Short problem:
List every line of the material below that contains the string "keys". Case counts.

** Begin Provided information **

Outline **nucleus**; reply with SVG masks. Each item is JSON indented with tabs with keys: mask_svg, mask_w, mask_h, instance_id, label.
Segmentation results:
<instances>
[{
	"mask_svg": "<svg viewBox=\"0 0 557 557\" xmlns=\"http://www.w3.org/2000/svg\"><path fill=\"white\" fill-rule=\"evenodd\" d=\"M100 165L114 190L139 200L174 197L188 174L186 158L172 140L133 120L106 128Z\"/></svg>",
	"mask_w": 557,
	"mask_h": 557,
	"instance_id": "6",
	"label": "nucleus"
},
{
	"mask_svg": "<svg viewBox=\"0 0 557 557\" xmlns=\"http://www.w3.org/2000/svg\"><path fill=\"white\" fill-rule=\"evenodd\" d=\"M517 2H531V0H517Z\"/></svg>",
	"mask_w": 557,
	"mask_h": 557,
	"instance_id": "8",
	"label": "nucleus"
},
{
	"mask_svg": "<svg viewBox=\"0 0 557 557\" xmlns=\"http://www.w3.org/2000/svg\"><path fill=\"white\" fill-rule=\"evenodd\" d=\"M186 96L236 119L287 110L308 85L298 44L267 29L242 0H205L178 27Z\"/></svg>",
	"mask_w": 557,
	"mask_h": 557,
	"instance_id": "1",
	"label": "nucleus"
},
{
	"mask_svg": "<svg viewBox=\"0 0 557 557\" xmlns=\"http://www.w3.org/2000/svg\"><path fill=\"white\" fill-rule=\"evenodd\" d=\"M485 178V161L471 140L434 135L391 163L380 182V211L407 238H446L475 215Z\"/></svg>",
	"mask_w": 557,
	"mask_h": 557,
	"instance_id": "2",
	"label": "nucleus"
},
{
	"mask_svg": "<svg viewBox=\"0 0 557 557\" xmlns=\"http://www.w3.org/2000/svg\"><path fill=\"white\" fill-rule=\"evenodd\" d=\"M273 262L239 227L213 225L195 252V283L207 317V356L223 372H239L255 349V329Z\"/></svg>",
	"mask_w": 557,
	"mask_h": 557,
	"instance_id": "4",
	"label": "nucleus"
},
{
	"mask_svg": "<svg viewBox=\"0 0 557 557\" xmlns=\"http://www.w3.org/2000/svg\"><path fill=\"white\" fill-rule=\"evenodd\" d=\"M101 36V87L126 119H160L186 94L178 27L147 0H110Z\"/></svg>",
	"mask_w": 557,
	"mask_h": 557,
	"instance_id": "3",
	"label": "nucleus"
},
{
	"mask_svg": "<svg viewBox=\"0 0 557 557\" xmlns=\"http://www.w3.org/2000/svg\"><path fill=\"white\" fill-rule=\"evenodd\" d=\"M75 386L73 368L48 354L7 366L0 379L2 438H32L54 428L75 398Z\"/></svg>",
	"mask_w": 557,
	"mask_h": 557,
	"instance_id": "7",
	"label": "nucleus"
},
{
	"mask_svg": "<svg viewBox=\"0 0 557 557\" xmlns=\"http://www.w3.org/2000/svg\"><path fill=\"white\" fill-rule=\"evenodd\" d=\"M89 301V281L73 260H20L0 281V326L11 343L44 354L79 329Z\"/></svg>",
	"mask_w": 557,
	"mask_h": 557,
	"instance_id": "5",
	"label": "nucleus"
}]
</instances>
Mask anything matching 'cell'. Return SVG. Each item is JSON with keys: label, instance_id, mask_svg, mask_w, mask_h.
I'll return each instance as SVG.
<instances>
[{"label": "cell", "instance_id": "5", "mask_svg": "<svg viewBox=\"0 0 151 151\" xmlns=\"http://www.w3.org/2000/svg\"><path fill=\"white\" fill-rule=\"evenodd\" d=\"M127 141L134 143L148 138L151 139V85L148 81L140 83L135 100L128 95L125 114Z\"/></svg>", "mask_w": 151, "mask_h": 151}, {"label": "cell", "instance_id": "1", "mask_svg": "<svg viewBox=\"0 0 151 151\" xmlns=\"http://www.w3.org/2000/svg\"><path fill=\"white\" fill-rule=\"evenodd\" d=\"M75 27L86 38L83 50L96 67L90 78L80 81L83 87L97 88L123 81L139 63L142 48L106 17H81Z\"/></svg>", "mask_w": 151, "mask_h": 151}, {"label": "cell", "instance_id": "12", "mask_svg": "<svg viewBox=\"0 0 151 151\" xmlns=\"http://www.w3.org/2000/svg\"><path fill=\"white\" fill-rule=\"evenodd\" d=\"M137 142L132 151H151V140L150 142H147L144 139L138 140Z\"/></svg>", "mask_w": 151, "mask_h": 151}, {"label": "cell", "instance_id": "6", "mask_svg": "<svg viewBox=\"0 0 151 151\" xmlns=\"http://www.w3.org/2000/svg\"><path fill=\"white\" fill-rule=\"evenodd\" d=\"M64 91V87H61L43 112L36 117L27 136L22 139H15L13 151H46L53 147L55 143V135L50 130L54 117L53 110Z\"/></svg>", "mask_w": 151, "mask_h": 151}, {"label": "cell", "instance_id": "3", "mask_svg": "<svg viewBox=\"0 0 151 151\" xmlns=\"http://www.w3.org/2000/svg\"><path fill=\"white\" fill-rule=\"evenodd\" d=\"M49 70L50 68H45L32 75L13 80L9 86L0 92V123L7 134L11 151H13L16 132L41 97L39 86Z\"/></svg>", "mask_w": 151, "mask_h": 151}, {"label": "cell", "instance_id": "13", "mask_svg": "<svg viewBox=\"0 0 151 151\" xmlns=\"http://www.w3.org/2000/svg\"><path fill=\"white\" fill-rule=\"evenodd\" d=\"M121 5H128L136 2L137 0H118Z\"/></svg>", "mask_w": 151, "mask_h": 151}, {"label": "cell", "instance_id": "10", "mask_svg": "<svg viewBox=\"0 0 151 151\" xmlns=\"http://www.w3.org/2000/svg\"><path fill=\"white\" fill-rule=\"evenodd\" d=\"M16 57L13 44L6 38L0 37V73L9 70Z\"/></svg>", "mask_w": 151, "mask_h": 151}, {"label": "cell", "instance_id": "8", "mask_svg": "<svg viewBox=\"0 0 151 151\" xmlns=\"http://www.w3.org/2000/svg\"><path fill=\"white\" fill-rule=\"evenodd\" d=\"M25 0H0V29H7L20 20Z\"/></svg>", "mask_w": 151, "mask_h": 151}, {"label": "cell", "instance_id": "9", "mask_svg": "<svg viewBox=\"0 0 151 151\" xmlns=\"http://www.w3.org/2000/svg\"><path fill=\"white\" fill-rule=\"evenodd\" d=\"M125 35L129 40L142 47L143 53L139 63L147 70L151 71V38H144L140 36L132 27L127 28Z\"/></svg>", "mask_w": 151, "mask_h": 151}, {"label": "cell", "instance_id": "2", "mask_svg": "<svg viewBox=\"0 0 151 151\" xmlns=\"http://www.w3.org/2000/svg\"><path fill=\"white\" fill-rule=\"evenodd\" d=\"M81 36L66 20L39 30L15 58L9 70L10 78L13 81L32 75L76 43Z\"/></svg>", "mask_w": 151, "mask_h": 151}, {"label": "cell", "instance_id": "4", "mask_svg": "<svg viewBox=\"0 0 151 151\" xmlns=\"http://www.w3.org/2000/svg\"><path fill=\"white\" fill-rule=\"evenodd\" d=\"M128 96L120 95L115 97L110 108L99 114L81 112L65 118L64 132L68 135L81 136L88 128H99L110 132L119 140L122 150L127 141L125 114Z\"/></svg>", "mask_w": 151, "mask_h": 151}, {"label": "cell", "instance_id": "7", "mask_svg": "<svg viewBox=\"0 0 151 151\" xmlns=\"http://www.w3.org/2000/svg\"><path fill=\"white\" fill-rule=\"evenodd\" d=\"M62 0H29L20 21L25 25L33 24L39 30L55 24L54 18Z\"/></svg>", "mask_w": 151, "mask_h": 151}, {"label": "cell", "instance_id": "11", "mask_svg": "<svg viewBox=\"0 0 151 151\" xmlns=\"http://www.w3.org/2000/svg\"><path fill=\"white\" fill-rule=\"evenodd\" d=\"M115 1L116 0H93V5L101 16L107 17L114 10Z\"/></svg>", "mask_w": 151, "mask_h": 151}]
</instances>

** End Provided information **

Complete answer:
Outline **nucleus**; reply with SVG masks. Each item is JSON indented with tabs with keys: mask_svg, mask_w, mask_h, instance_id, label.
Mask anything matching 'cell'. Return SVG. Each item is JSON with keys: label, instance_id, mask_svg, mask_w, mask_h.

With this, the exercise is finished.